Guy Diehl gained the photorealist label in the 1970s when he created a series of paintings and watercolors based on the human figure by the swimming pool and seaside. He would toil over the details of concrete surface texture and each grain of sand in these meticulously complete artworks. At the time, he was clearly under the tutelage of his graduate school mentors, Richard McLean, and Robert Bechtle, both noted photorealist painters who came to prominence in that era. 

But it was several encounters with Gordon Cook’s still life paintings in the early ‘80s (at the Charles Campbell Gallery, Oakland Museum, and at Modesto Lanzone’s Ghirardelli Square restaurant of San Francisco) along with the exposure to Susan Hauptman’s charcoal still life drawings (introduced to him via gallerist Jeremy Stone), that made Diehl want to turn exclusively toward still life. This subject matter shift coincided with a desire to exercise more restraint in his painting technique. Cook’s work, in particular, caused Diehl to reflect upon the limits of detail, concluding that less might, in fact, be more. 

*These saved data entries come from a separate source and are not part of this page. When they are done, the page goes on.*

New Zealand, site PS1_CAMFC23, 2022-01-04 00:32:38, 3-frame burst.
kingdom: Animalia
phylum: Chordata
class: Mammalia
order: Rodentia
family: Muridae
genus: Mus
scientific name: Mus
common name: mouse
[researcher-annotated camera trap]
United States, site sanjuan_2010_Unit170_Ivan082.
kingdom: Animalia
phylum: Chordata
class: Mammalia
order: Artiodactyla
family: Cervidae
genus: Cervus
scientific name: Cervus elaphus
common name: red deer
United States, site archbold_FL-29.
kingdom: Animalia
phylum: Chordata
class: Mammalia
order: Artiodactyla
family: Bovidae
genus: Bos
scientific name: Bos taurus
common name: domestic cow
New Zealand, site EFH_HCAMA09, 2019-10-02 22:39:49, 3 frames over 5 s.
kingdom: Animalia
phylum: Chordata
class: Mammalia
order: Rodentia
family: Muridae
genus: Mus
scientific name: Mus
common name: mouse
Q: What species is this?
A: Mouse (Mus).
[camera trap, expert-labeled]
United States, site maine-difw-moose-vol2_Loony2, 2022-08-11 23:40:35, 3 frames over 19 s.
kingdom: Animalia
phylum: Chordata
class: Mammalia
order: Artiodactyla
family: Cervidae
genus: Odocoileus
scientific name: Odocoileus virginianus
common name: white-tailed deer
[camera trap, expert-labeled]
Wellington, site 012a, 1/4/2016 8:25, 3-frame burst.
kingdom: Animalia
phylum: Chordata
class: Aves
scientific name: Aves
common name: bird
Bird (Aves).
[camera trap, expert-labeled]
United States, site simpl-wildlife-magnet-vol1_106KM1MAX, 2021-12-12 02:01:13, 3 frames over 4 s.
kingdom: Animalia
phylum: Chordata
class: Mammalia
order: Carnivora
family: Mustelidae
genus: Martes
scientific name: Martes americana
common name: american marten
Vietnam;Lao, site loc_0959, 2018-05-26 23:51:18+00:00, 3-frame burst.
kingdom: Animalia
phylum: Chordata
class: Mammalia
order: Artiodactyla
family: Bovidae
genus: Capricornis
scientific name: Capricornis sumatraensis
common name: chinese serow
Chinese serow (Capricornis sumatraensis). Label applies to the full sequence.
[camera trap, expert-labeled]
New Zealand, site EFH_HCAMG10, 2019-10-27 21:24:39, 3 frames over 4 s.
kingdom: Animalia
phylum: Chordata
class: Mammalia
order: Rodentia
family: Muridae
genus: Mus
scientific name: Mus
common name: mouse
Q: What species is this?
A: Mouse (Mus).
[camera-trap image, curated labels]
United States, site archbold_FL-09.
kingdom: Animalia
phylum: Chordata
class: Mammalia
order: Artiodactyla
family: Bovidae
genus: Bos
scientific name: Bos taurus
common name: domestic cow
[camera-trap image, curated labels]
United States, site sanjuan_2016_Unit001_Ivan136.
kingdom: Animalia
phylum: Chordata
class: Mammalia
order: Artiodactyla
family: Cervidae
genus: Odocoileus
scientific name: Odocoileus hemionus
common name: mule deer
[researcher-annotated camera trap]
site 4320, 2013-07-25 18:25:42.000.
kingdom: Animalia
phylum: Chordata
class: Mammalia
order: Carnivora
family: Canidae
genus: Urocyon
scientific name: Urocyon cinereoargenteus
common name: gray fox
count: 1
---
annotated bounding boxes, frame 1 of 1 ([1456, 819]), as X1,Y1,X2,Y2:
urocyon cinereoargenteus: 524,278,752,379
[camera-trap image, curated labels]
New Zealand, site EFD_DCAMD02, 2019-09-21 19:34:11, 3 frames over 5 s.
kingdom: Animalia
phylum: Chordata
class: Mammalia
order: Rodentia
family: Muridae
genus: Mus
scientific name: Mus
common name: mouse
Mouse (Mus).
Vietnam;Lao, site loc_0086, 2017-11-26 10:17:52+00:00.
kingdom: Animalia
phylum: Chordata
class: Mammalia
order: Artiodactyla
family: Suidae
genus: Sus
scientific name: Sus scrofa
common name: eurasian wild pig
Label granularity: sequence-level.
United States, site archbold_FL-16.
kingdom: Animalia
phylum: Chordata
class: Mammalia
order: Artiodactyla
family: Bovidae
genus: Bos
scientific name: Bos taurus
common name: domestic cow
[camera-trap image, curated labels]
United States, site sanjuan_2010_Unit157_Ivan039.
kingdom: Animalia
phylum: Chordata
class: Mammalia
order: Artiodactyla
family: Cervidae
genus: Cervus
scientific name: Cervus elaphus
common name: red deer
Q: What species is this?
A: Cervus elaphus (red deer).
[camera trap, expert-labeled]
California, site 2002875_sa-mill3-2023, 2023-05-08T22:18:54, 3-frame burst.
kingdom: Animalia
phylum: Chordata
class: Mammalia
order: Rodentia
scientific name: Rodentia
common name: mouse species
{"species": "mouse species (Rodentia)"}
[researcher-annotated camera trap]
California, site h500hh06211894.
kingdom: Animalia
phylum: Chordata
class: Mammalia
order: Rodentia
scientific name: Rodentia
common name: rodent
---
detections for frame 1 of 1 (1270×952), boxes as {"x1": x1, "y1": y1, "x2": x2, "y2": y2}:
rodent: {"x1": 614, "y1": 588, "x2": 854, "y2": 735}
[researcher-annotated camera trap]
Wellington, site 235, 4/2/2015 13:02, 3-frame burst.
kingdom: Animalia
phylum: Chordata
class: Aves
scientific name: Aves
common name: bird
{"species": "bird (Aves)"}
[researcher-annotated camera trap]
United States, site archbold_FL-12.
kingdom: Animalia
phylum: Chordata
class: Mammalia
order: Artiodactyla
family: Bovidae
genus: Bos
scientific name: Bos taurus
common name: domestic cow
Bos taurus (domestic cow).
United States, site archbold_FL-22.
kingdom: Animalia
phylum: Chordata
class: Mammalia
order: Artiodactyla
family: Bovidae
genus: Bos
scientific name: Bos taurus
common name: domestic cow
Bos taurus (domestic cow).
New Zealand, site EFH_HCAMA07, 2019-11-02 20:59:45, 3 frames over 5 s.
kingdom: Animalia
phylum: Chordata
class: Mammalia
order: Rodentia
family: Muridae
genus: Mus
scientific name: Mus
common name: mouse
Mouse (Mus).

By this point, Diehl was a full-time artist with a part-time teaching post. He had exhausted the creative challenges posed by the Swimming Pool series. He had already gradually been moving in the direction of still life as he eliminated the figure from those compositions altogether. Through Cook, Diehl also discovered the Italian still life painter Georgio Morandi, whose unassuming renderings of bottles and jars he admired for their spare color and powerful reductive compositions.